Vascular effects of metabolic inhibition by 2-deoxy-D-glucose in humans.

Abstract

2-Deoxy-D-glucose (2DG) is a structural analogue of glucose that inhibits the glycolytic pathway. In vitro 2DG induced vasodilation, which was inhibited by glibenclamide (blocker of ATP-dependent potassium channels). The vasodilation induced by 2DG may be an interesting model for metabolic vasodilation. In this study, we investigated whether 2DG induces vasodilation in the human skeletal muscle vascular bed and whether this vasodilation was inhibited by glibenclamide. We measured forearm blood flow (FBF, venous occlusion plethysmography) in response to intra-arterial 2DG (0.4 and 0.8 mg/min x dl of forearm volume, each dose for 30 min), either alone or with co-infusion of insulin to increase the cellular 2DG uptake, and compared the results with insulin infusion alone. Glibenclamide infusion (1.0 microg/min x dl) was added in a subgroup. 2DG alone did not change FBF ratio (experimental/control arm, 11 +/- 9%, p = 0.34), but 2DG with insulin significantly increased FBF ratio (32 +/- 17%, p = 0.04).
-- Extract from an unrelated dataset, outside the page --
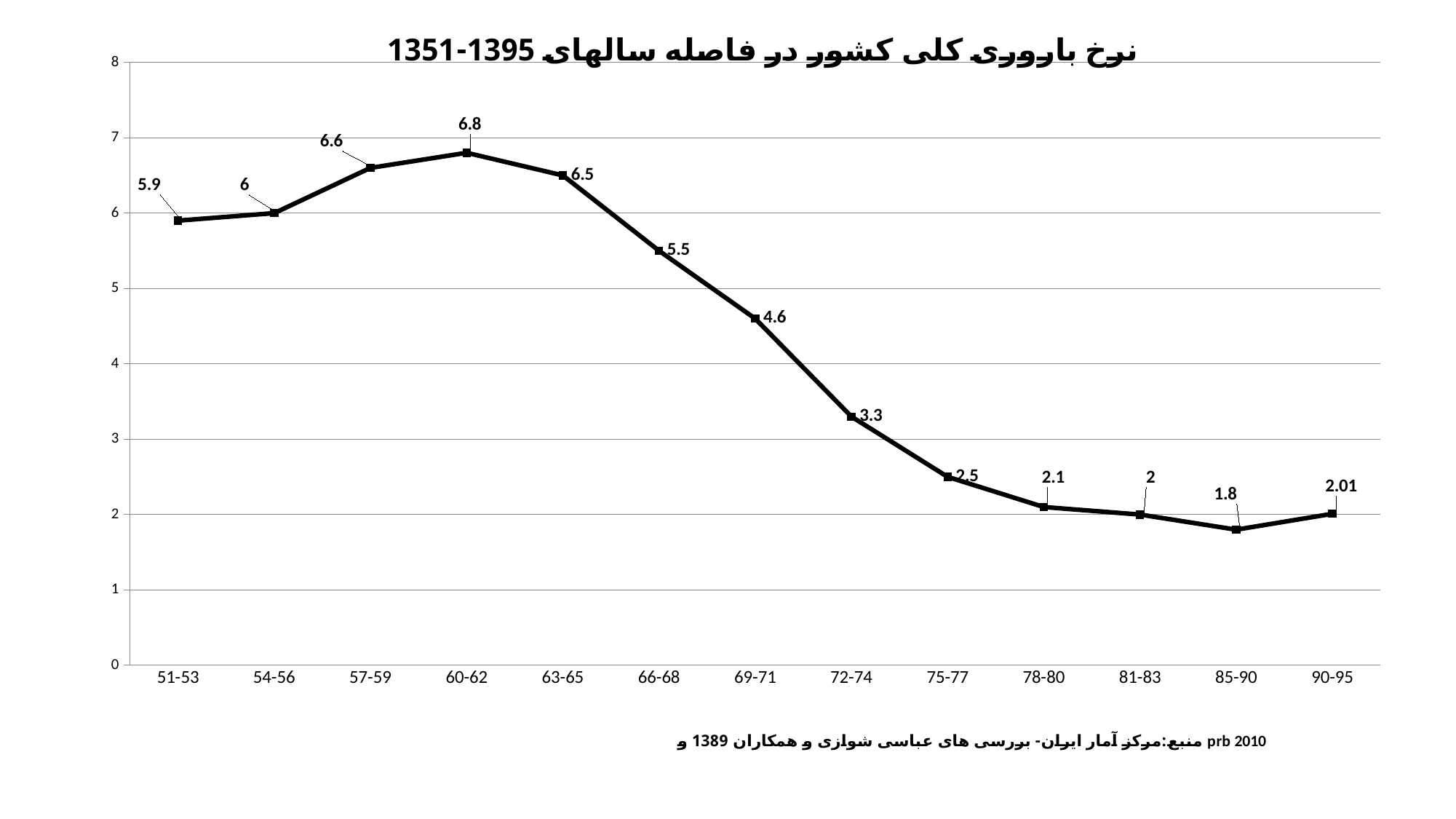
What is the difference between the values for 63-65 and 66-68? 1 Is the value for 69-71 greater or less than 5? less Which period has the lowest value? 85-90 What kind of chart is this? line chart What is the value for the 60-62 period? 6.8 Which period has the highest value? 60-62 What is the difference between the values for 60-62 and 85-90? 5 Which is larger, the value for 51-53 or the value for 57-59? 57-59 What is the value for the 72-74 period? 3.3 How many periods are shown on the x axis? 13 Do the values rise or fall from 63-65 to 85-90? fall What is the value for the 90-95 period? 2.01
The increase in FBF by 2DG and insulin was significantly more pronounced than the vasodilation induced by insulin alone (p = 0.03). Co-infusion of glibenclamide had no effect on the vasodilation induced by 2DG and insulin (percentage increase in FBF ratio 11 +/- 18% without and 17 +/- 12% with glibenclamide, p = 0.85). In conclusion, 2DG induces manifest vasodilation in humans when infused in combination with insulin. This vasodilation is not mediated by ATP-dependent potassium channels.